--- Selected text Enclosed Below ---

Variance Based Selection to Improve Test Set Performance in Genetic Programming


Abstract

This paper proposes to improve the performance of Genetic Programming (GP) over unseen data by minimizing the variance of the output values of evolving models along-with reducing error on the training data. Variance is a well understood, simple and inexpensive statistical measure; it is easy to integrate into a GP implementation and can be computed over arbitrary input values even when the target output is not known.
Moreover, we propose a simple variance based selection scheme to decide between two models (individuals). The scheme is simple because, although it uses bi-objective criteria to differentiate between two competing models, it does not rely on a multi-objective optimisation algorithm. In fact, standard multi-objective algorithms can also employ this scheme to identify good trade-offs such as those located around the knee of the Pareto Front.

--- End of Enclosed Selected text ---

— Questions on the material —
A) According to the genetic programming abstract, what does the proposed selection scheme not rely on, even though it uses bi-objective criteria?
B) Repeat the genetic programming abstract starting at "This paper proposes" and ending at "is not known.".
C) Go on with the genetic programming abstract from the point where it stops.

--- Information shown Enclosed Below ---

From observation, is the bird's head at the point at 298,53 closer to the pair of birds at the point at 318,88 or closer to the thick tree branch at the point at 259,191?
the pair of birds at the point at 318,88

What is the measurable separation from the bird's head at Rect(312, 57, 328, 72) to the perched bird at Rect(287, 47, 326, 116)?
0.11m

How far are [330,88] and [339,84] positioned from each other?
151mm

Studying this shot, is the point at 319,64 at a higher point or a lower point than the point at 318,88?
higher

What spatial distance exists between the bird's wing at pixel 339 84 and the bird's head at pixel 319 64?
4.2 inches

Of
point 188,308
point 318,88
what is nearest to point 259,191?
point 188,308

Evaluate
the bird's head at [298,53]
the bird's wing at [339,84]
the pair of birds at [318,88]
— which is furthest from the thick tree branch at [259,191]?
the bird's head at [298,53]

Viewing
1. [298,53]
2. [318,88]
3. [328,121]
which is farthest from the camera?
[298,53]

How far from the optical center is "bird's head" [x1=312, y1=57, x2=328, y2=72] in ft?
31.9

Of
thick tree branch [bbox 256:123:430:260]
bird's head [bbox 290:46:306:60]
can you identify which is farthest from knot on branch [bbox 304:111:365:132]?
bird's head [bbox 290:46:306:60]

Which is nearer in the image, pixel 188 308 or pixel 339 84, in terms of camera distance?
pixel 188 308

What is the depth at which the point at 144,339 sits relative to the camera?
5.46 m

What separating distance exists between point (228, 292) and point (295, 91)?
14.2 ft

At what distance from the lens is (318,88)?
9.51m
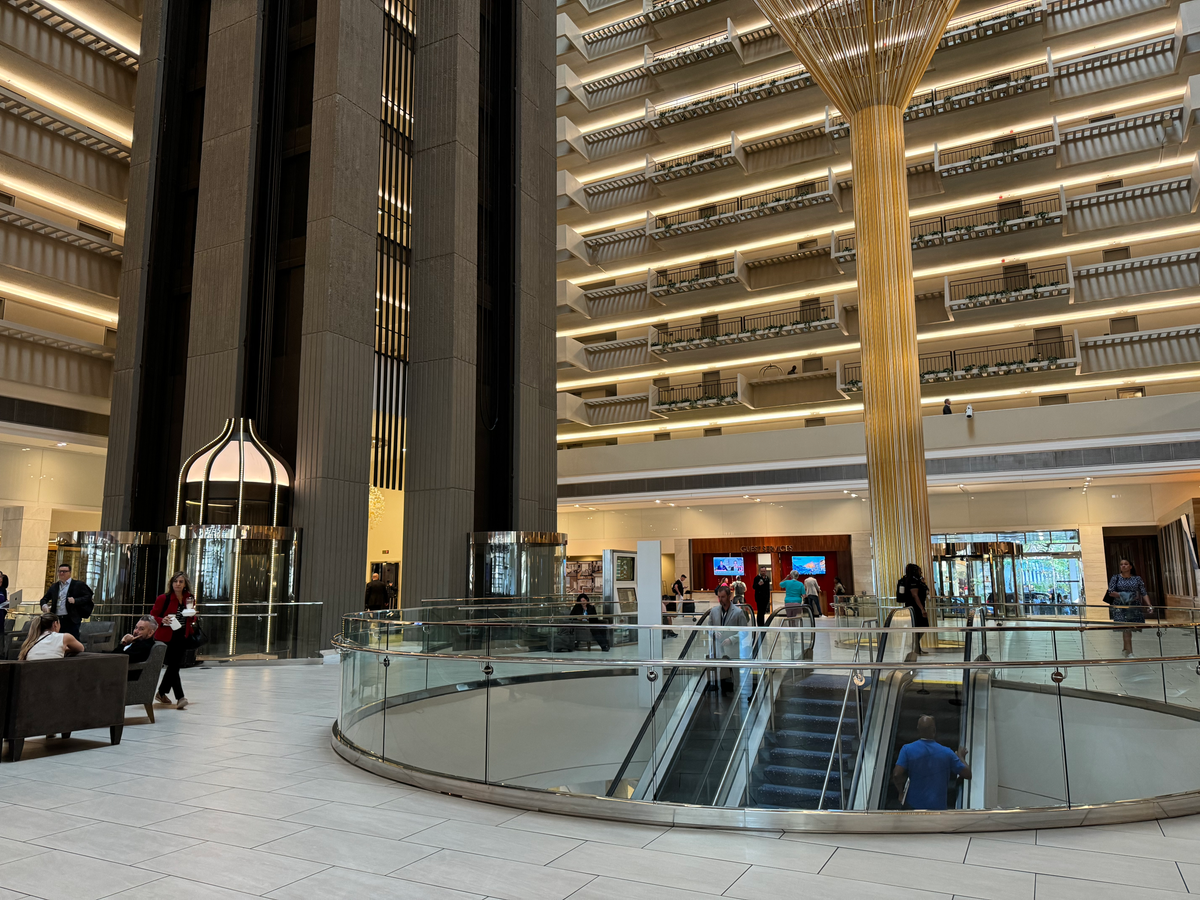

--- End of Enclosed Information shown ---

— Task-by-task outputs —
A) It does not rely on a multi-objective optimization algorithm.

B)
This paper proposes to improve the performance of Genetic Programming (GP) over unseen data by minimizing the variance of the output values of evolving models along-with reducing error on the training data. Variance is a well understood, simple and inexpensive statistical measure; it is easy to integrate into a GP implementation and can be computed over arbitrary input values even when the target output is not known.

C)
The results indicate that, despite some limitations, these proposals significantly improve the performance of GP over a selection of high dimensional (multi-variate) problems from the domain of symbolic regression. This improvement is manifested by superior results over test sets in three out of four problems, and by the fact that performance over the test sets does not degrade as often witnessed with standard GP; neither is this performance ever inferior to that on the training set. As with some earlier studies, these results do not find a link between expressions of small sizes and their ability to generalise to unseen data.